PROBLEM DESCRIPTION:
Below this line are records; write out exactly the lines from the one containing "Photo taken at 四季料理 洋嘉 by ハク on 3/17/2013" through the one containing "Hippy Pants Jumpsuit", with the pictures left out.

[SUPPLIED DATA]

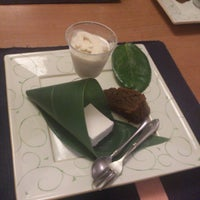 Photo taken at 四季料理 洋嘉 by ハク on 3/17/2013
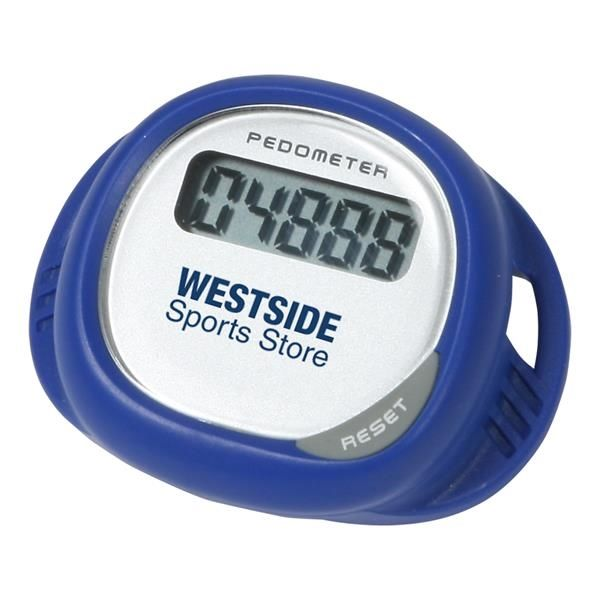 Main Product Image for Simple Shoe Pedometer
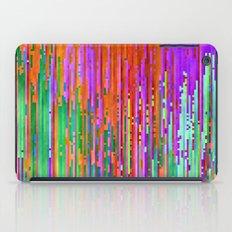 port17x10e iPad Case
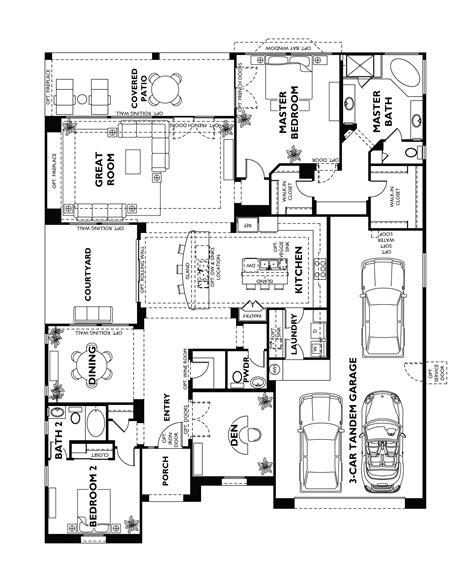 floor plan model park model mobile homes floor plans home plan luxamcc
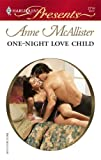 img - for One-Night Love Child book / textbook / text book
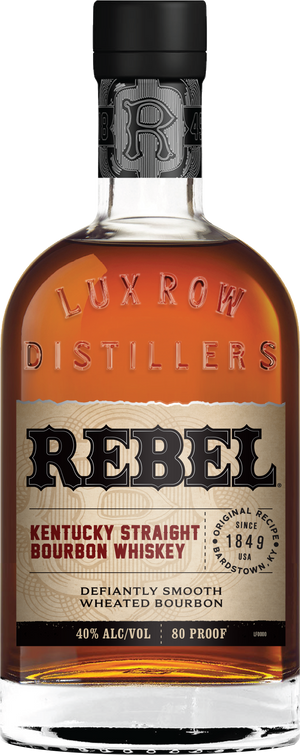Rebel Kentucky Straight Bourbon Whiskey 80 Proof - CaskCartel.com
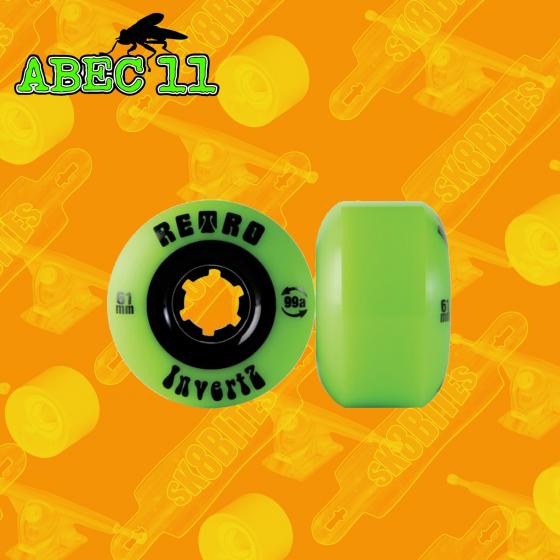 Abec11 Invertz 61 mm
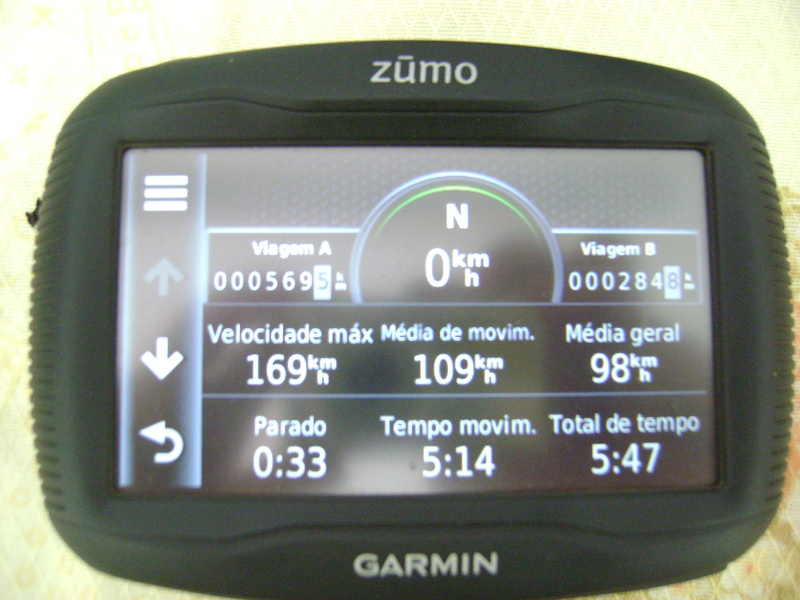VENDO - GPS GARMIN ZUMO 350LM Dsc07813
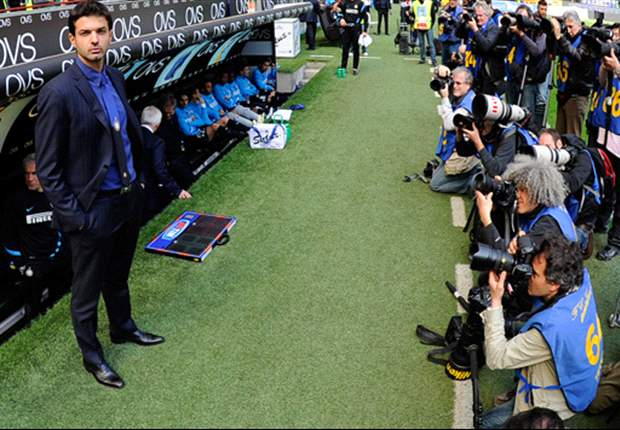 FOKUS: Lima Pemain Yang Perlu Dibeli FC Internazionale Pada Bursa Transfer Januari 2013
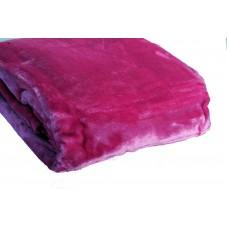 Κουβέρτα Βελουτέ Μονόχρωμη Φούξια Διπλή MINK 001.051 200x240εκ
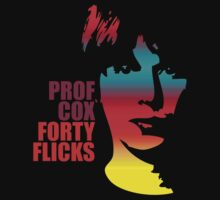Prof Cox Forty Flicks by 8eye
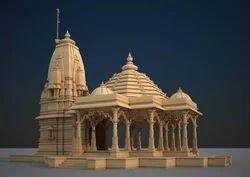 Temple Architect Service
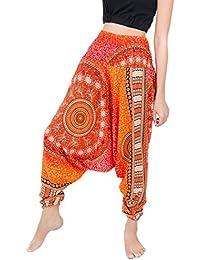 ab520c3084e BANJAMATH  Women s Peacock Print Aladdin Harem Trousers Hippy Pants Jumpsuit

[/SUPPLIED DATA]
[SUPPLIED DATA]

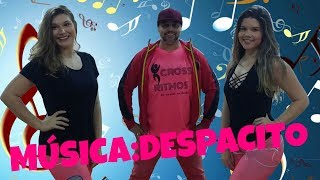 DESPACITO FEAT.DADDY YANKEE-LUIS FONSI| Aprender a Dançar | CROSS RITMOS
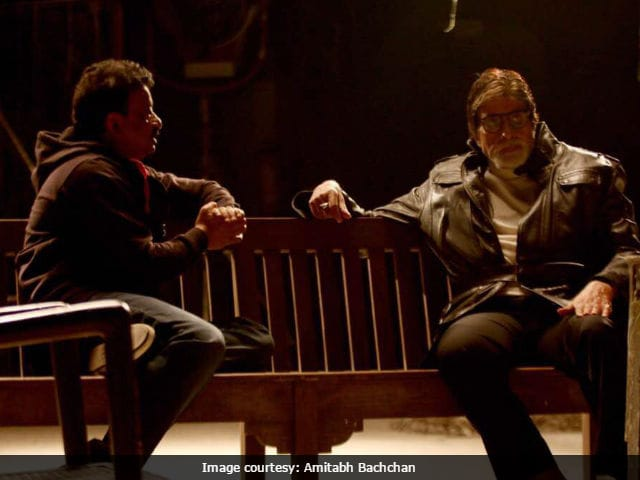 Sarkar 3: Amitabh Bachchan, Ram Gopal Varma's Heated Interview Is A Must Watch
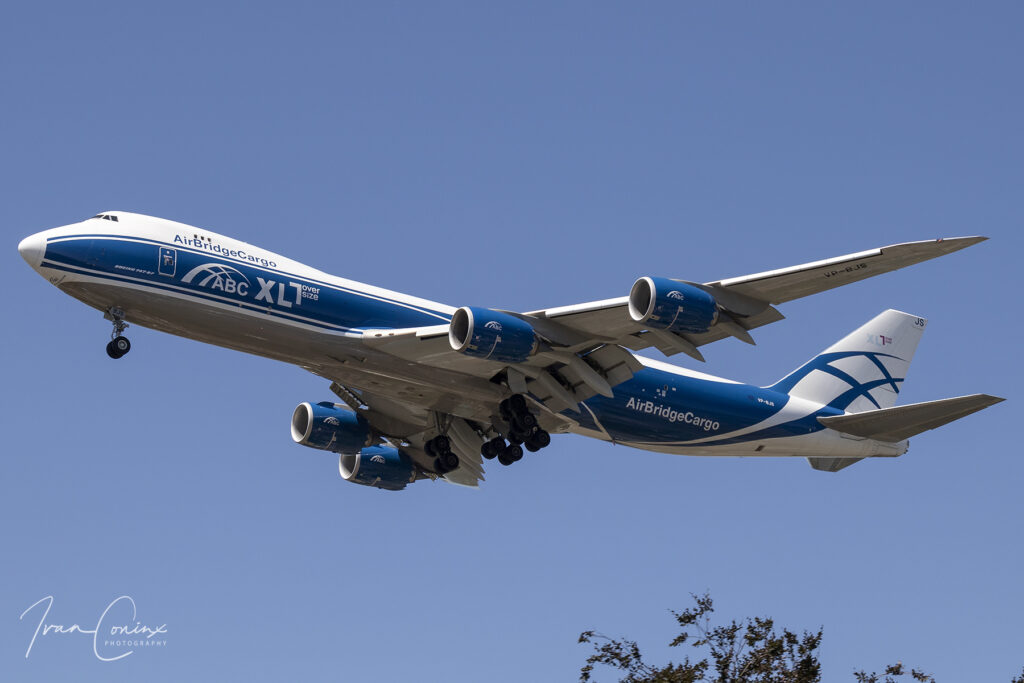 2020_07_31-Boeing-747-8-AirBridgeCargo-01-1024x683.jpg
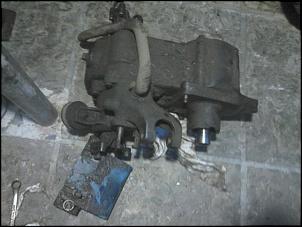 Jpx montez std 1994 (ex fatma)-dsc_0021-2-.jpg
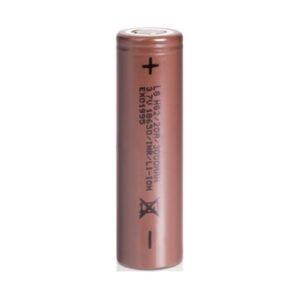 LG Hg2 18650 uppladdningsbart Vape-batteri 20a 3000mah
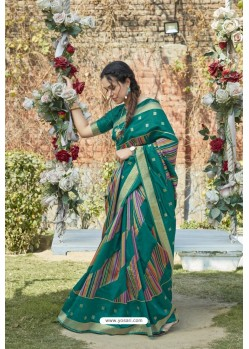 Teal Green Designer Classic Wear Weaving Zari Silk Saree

[/SUPPLIED DATA]

RESPONSE TO THIS EXERCISE:
 Photo taken at 四季料理 洋嘉 by ハク on 3/17/2013
 Main Product Image for Simple Shoe Pedometer
 port17x10e iPad Case
 floor plan model park model mobile homes floor plans home plan luxamcc
 img - for One-Night Love Child book / textbook / text book
Rebel Kentucky Straight Bourbon Whiskey 80 Proof - CaskCartel.com
 Abec11 Invertz 61 mm
VENDO - GPS GARMIN ZUMO 350LM Dsc07813
 FOKUS: Lima Pemain Yang Perlu Dibeli FC Internazionale Pada Bursa Transfer Januari 2013
 Κουβέρτα Βελουτέ Μονόχρωμη Φούξια Διπλή MINK 001.051 200x240εκ
Prof Cox Forty Flicks by 8eye
 Temple Architect Service
 ab520c3084e BANJAMATH  Women s Peacock Print Aladdin Harem Trousers Hippy Pants Jumpsuit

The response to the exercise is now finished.